Officially, they were paid, regardless of how they were recruited. The deniers use this to pretend that they were all willing, ignoring the evidence of coercion, trickery & forcible kidnapping. But much of their pay was often taken by brothel controllers, & initial pay might be earmarked to pay off the costs of recruitment, which could be a payment to their families, a payment to a recruiter (a sweet-talking bastard who offered some respectable job, a kidnapper, whoever) or an advance given on recruitment (often then handed over to families). So . . .debt slavery for many. But not all, by any means. It doesn't make a difference to those who claim that they were all enslaved, though.
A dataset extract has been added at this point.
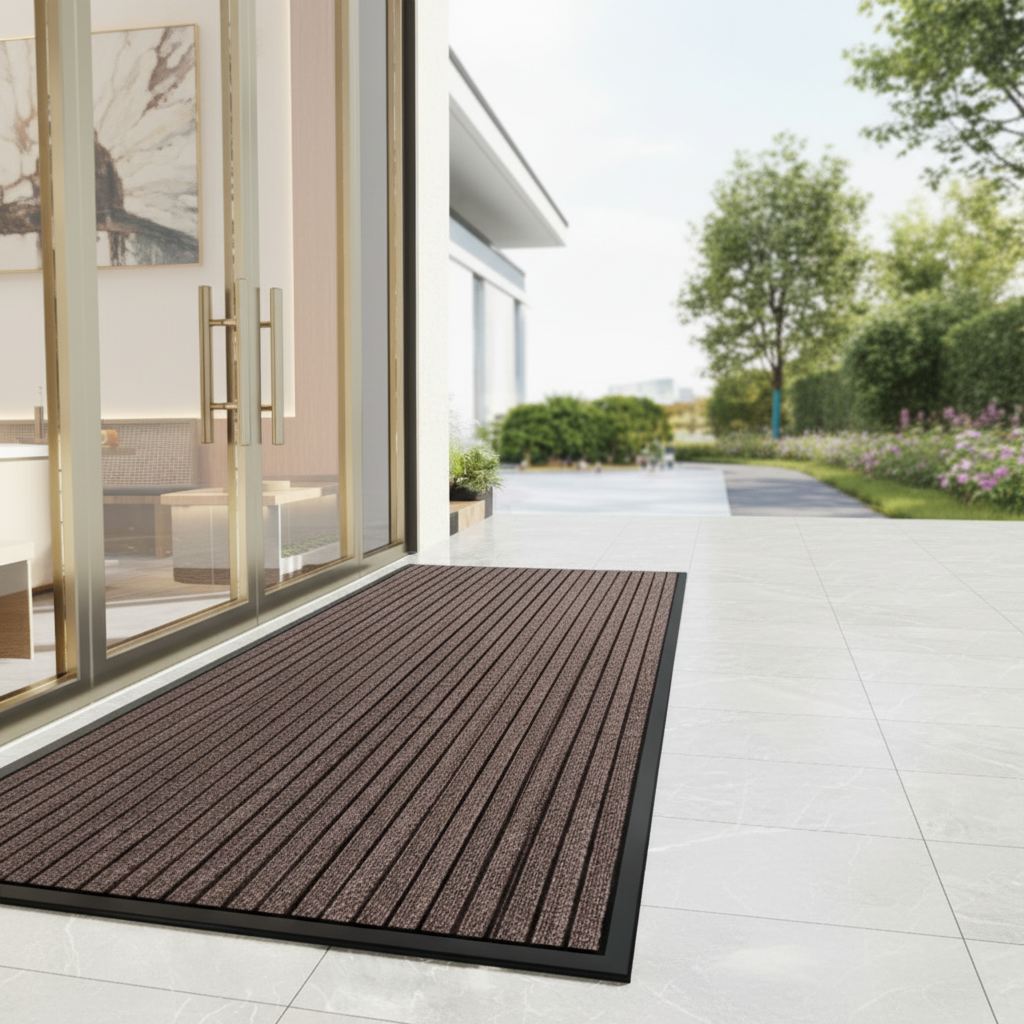 Deurmat Antislip met Rubberen Onderkant Strepen Design voor Entree Hal Gang Buitendeur Binnen Buiten | Sansoti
Some of the claims of mortality rates are ghastly, this is controversial. Reliable numbers are hard to come by, & untangling them is made more difficult by the partisan attitudes of many involved. Suicide rates seem to have been high (I can understand why, among those kidnapped or tricked), & very many died in ships sunk by the Allies: it's known that the Japanese forces would often evacuate them when the front approached wherever where they were stationed (this seems to have been seen as a protective measure for them), & the losses of evacuation ships in the Pacific & SE Asia were terrible.
Koreans were very active in recruiting women in Korea & China, Korean soldiers, camp guards & workers (many were conscripted to work for the IJN & IJA) had access to them & took advantage of it, & South Korea maintained the system after WW2. Many thousands of Korean women were coerced or forced into brothels for troops, both Korean & UN, during the Korean War & afterwards . Raising this in S. Korea triggers a very hostile reaction.
BTW, apparently the rate soldiers had to pay often depended on the ethnicity of the woman, e.g. a slightly higher rate for Japanese than Korean. Rate sheets survive.